TASK REQUIREMENTS:
1. From the forum thread about protecting web images, reproduce the passage starting with "We do have some" and going on through "an option :-)".
2. In the forum thread about protecting web images, which two CMS systems are named as examples?
3. According to the forum thread about protecting web images, what measures can make an image shown in the browser not worth ripping? List every one.

DOCUMENT PASSAGE:
+++

If the browser is going to display the image then by definition there will be a way to rip it, so the best you can do is make the image viewed in the browser either so small it doesn't matter or undesirable due to aggressive compression and/or watermarking.
It might be worth looking at one of the CMS systems (Joomla/Mambo or others) with one of the photo library plugins or one of the dedicated PHP photo libraries (which may be a better choice if you never need the other CMS functions)
As for hosting I am a bit confused as to how he has sufficient space and bandwidth to put the images somewhere and yet not have capacity for the pages ?
Wayne Stallwood wrote:
It might be worth looking at one of the CMS systems (Joomla/Mambo or others) with one of the photo library plugins or one of the dedicated PHP photo libraries (which may be a better choice if you never need the other CMS functions)
We do have some experience with "gallery" (http://gallery.menalto.com) and using that had crossed my mind. Limiting the site rip simply by making it too cumbersome is always an option :-)

+++

MATERIAL PROVIDED:

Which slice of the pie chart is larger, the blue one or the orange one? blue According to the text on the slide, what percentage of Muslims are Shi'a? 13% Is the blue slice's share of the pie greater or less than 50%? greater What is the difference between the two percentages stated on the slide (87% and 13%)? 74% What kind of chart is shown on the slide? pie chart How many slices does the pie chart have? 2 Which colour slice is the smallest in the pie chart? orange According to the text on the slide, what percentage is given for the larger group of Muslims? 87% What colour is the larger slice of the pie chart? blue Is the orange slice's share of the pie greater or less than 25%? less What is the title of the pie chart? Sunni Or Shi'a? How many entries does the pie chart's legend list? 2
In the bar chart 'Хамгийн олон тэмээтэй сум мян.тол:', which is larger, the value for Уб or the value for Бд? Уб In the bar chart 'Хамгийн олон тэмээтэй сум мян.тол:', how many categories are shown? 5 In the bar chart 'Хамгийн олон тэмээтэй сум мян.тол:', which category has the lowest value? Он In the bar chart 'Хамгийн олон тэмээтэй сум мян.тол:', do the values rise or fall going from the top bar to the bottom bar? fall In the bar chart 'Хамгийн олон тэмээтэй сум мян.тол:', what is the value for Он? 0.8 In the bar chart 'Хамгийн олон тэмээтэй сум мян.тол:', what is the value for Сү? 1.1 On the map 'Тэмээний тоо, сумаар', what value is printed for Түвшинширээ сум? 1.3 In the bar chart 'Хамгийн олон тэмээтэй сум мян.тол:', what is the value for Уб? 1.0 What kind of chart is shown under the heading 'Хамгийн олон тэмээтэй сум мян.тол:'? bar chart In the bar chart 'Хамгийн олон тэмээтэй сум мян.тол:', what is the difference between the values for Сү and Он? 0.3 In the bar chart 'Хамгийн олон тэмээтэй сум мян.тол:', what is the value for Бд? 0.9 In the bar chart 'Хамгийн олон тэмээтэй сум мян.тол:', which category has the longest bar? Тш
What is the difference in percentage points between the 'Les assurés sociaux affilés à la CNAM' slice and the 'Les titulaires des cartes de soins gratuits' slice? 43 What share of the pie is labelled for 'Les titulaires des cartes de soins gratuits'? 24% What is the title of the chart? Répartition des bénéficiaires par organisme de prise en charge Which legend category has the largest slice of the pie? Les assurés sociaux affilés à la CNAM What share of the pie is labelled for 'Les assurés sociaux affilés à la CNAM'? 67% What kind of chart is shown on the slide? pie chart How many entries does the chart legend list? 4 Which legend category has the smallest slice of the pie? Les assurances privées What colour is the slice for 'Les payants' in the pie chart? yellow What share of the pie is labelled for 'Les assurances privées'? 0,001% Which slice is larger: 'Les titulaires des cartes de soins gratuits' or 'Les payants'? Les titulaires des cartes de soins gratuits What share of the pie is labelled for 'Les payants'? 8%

+++

ANSWERS PROVIDED:
1.
We do have some experience with "gallery" (http://gallery.menalto.com) and using that had crossed my mind. Limiting the site rip simply by making it too cumbersome is always an option :-)

2. Joomla and Mambo.

3.
- Making the image so small it doesn't matter
- Aggressive compression
- Watermarking